Another explanation for the cyclicality of shortages and surpluses is that governments are not particularly good at forecasting future supply and demand and are heavy-handed when they act. Nicholson (2009) describes the US government’s long history of trying to forecast the future supply of and demand for physician services, beginning in the early 1900s. Government physician manpower policy responds to, and perhaps accentuates, the oscillation from a perceived (and perhaps real) surplus to perceived shortage of physicians. The Canadian and Japanese experiences described at the beginning of this section are similar to the US experience. Perhaps there is a political explanation why attitudes about the adequacy of professional occupations are cyclical.
A final explanation for the persistence of physician shortages (real or perceived) is that policy makers and academics have different normative perspectives regarding the role of physicians in the health care system. Nicholson (2009) presents a simplified argument where people can be divided into two camps depending on how they answer two questions: (1) are policy makers willing and able to reform the health care system and improve its efficiency?; and (2) if more physicians begin practicing, will the value of their incremental services exceed their cost? People such as Cooper et al. (2002) who are skeptical that policy makers (or the market) can reform the health care system to improve physician productivity, and who believe that physicians cannot or do not induce demand for their own services, are likely to support expanding the physician workforce in anticipation of growth in demand for physician services due to the growth and aging of the population and rising real income. People such as Goodman and Fisher (2008), who are optimistic that policy makers (or the market) can reform payment systems to improve physician productivity, who believe that adding physicians will take pressure off policy makers and make reform less likely, and who believe incremental physician services would be low value, are likely to favor constraining the growth of the physician workforce.
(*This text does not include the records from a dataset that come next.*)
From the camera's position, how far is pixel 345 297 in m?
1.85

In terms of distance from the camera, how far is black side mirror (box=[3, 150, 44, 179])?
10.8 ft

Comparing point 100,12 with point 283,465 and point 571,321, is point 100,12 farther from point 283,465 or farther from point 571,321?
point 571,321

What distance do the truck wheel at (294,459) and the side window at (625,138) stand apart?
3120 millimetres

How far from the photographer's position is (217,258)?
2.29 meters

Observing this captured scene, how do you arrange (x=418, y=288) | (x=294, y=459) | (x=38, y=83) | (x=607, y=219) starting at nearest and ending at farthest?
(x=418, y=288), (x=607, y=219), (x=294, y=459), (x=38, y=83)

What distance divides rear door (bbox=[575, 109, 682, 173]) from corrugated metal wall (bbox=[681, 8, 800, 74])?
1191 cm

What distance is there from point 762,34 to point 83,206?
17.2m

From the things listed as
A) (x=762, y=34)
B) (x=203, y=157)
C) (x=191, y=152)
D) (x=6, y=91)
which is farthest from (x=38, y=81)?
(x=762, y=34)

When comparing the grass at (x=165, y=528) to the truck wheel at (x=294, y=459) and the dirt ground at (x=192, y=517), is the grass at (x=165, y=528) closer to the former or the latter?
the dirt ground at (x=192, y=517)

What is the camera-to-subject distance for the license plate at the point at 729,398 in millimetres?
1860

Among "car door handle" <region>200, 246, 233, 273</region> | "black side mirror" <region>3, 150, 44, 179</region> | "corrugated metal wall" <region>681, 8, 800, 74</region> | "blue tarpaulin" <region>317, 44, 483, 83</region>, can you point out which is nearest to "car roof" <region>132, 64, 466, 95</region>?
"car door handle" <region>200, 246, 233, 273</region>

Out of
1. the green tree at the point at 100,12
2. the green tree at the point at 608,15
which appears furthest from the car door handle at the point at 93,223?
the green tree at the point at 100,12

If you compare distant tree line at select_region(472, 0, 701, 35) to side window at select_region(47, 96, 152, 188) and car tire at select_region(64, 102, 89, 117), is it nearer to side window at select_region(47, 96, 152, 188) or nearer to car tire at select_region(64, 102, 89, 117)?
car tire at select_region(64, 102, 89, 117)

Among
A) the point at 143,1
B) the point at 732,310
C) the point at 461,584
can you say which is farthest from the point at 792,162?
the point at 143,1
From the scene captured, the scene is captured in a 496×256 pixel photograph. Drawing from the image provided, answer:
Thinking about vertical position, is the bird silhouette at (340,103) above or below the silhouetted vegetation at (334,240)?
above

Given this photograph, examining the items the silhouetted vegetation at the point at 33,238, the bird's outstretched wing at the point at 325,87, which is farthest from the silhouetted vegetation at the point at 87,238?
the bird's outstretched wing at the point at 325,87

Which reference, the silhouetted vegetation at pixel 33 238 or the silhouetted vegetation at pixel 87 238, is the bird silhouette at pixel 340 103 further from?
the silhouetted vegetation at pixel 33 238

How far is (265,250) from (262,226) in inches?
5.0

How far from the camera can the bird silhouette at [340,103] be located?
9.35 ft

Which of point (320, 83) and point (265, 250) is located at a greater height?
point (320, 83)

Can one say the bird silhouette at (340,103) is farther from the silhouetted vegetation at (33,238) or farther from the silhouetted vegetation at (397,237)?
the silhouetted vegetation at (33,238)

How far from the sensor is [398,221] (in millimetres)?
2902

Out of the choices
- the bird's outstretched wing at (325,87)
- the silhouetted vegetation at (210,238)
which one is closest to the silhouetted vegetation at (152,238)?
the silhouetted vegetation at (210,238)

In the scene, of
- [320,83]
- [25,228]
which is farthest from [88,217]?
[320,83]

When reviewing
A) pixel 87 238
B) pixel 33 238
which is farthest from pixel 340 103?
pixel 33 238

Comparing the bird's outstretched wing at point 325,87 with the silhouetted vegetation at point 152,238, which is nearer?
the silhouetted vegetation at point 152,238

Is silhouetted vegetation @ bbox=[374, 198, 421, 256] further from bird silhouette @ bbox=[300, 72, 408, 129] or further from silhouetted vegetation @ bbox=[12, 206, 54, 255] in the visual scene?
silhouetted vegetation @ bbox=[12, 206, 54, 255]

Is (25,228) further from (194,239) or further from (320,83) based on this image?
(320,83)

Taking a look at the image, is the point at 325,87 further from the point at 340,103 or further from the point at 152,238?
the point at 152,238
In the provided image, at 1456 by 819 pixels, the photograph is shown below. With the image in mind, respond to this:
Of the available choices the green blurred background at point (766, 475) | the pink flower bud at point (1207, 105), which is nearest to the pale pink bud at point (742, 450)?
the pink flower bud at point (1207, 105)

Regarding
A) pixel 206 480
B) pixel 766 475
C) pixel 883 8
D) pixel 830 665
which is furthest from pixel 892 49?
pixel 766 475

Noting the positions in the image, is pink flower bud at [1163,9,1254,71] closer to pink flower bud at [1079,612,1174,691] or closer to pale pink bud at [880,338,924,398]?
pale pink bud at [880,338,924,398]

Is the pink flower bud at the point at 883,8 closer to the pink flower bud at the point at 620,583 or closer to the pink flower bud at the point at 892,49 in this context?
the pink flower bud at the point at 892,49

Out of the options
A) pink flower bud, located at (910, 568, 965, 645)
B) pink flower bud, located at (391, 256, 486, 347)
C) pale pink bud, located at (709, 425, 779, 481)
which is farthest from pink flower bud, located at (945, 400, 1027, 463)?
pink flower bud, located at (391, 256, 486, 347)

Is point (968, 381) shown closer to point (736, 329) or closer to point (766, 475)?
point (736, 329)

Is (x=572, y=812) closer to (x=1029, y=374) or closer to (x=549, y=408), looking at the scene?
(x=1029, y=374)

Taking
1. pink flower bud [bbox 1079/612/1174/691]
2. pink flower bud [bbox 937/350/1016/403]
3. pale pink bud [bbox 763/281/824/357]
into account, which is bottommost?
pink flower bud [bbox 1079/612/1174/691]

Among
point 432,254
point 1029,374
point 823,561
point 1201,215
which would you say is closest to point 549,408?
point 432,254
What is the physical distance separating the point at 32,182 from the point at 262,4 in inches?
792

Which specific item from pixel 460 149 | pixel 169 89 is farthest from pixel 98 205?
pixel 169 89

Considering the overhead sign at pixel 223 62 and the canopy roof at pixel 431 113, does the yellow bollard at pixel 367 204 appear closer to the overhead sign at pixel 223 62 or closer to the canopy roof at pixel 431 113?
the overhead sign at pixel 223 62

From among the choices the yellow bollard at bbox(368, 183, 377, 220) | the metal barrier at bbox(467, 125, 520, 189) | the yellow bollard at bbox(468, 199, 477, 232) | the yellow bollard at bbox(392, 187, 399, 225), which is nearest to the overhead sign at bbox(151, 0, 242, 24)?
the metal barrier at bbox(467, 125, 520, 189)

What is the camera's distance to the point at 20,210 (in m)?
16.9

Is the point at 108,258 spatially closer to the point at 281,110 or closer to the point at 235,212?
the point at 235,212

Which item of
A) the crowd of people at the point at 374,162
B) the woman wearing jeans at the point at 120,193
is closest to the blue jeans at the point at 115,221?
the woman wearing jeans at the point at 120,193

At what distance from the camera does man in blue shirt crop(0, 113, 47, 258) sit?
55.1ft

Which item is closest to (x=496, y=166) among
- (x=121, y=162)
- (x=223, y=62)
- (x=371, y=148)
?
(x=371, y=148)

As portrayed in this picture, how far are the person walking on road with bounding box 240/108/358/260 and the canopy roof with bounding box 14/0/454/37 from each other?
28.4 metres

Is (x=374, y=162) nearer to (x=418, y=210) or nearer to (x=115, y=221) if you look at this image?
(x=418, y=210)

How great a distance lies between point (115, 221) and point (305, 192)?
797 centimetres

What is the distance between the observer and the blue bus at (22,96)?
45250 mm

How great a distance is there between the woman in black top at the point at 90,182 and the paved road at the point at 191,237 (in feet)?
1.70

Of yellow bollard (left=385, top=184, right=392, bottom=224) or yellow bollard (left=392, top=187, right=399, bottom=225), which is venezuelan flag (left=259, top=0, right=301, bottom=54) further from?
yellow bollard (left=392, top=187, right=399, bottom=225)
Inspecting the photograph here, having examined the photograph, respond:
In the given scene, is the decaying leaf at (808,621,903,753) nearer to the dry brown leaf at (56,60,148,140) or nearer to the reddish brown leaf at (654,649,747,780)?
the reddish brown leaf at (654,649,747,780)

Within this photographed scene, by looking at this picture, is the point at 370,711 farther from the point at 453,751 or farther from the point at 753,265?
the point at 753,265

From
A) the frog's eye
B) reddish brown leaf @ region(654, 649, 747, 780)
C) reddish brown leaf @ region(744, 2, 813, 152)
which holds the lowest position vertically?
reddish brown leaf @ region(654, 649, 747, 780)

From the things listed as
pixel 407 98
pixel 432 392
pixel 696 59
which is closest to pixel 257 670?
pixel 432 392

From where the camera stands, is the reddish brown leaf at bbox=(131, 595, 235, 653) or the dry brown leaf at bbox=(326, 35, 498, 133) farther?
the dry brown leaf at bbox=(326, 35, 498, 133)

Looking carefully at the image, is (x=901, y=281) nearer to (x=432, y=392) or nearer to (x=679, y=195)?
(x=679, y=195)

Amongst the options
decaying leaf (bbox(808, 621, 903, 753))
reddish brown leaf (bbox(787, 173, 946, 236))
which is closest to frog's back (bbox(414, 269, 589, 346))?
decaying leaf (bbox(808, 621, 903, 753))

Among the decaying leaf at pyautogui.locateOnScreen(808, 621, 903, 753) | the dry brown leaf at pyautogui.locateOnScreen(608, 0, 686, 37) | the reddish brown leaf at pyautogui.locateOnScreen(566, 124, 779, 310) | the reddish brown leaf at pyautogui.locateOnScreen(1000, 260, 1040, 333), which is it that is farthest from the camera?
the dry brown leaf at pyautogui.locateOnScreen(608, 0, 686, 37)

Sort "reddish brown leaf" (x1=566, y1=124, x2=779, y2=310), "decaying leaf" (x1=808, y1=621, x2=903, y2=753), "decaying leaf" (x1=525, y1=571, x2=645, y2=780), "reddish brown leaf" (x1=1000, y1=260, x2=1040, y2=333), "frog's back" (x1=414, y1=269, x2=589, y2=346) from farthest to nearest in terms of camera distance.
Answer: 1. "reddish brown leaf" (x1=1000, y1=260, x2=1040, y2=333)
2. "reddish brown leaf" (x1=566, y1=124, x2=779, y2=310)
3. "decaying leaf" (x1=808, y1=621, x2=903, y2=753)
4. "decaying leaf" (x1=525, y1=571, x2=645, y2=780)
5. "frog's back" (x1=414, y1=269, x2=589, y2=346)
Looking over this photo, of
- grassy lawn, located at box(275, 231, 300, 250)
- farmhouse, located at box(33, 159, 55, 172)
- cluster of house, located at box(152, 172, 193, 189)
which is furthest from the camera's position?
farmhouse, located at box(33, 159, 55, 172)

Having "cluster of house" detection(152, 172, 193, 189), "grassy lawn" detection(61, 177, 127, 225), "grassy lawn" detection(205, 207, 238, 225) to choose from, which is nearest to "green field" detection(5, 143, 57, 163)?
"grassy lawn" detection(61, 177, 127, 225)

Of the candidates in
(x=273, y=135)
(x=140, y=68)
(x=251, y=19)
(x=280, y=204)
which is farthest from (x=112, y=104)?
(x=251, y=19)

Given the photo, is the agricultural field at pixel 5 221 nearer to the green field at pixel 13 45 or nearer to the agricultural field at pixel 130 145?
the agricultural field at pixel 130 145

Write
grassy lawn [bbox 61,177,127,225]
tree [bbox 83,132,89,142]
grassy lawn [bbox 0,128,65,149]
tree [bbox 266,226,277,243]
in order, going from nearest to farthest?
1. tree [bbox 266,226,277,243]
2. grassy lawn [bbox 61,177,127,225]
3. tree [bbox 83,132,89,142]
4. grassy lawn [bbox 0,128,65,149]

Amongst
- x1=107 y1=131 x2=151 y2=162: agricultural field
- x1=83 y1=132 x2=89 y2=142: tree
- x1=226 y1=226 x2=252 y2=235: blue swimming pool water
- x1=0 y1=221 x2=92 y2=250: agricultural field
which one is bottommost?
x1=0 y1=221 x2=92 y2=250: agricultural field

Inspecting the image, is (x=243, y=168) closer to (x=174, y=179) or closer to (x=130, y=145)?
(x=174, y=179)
Policies enacted by one camp will trigger cries of “surplus” or “shortage” by the other camp.
As Blumenthal (2004) points out, “The physician-supply debate is therefore now enmeshed in and inseparable from a larger discussion about the value of the services physicians provide and the future of the health care system—how big it should be, how to organize it, and whether its trajectory can be controlled. Proponents of the deficit theory (i.e., U.S. has a physician shortage) argue that ignoring or resisting inevitable increases in the demand for physicians’ services will only lead to ‘public discontent’ and invite other health care professionals to take over the roles traditionally played by physicians. Proponents of the surplus theory (i.e., no physician shortage) seem to believe that constraining the supply of physicians is one way to begin restructuring our health care system in order to improve its rationality and efficiency.”